The results of our study are summarized in three key findings as follows. First, the discovery of principle common significance indices (GLCM_Energy, GLRLM_LRHGE) represents the characteristics of systematic and random MLC position errors and can be used as reference indeices for future clinical applications. Second, the prediction MLC position error models developed using statistically significant dosiomics indices showed superior performance (AUC > 0.9). Third, it was confirmed that the results of DVH in the primary state were related to dosiomics analysis, which represented the characteristics of the dose distribution difference due to the MLC position error. In addition, it has been demonstrated that in cases with different plan complexity, dosiomics analysis can give more critical information that can be added to the information in the DVH. The results of our study can ultimately provide information related to the characteristics of localized texture using dosiomics analysis. This information could be made more clinically useful by providing additional information to the gamma index and DVH commonly provided by devices and technologies such as log file-based QA or electronic portable imaging devices (EPID) for dosimetric impact assessment.
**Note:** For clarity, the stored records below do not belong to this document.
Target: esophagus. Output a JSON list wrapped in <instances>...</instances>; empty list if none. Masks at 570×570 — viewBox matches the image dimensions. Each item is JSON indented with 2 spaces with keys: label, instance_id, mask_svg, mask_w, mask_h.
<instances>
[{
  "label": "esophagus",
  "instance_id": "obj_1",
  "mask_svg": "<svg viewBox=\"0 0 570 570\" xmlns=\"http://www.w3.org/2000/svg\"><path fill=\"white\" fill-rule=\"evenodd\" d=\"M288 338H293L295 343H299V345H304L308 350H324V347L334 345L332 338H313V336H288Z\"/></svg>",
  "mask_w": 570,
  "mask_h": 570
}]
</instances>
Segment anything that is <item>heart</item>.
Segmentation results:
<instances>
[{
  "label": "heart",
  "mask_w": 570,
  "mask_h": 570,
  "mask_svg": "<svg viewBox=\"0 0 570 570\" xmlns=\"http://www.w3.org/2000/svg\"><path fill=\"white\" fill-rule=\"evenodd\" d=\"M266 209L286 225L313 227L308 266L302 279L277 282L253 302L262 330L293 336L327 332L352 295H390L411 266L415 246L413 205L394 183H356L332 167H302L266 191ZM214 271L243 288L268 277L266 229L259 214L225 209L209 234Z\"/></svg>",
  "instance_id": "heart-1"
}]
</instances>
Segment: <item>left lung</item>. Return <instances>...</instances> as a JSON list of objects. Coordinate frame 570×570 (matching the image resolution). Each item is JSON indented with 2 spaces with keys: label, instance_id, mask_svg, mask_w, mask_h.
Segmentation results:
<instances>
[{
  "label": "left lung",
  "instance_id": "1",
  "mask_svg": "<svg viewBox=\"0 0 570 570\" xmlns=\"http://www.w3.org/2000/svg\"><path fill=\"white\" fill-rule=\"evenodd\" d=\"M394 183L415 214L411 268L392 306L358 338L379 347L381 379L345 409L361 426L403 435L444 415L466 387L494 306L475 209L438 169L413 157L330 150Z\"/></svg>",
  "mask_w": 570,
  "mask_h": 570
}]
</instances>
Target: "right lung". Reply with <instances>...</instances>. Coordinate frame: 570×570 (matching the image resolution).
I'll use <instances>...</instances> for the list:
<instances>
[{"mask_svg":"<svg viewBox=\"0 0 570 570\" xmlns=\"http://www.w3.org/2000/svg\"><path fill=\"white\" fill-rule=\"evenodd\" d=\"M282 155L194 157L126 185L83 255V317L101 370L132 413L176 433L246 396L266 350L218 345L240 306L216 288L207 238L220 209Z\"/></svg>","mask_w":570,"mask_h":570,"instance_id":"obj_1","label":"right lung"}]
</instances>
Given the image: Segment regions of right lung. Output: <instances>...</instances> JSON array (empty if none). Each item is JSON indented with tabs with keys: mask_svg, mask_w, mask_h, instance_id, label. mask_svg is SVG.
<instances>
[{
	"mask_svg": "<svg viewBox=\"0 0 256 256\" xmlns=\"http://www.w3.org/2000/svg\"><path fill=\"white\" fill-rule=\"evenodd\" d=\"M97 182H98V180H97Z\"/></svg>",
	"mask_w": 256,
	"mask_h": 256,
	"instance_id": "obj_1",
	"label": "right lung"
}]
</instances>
Although our results demonstrated the novel clinical findings mentioned above, our study has two limitations. First, the dosiomics index was extracted from the subtracted dose distribution, but the gamma and SSIM indices were extracted from dose distributions of the error-free and simulated error instead of their subtracted dose distribution. Second, since only one type of error (MLC position error) was studied under the condition that the factors affecting the error analysis are removed, the direct application of the result to various clinical process is limited. In future, we plan to investigate detection sensitivity utilizing dosiomics, SSIM, and DVH according to diverse error scenarios and complexities in heterogeneous environments.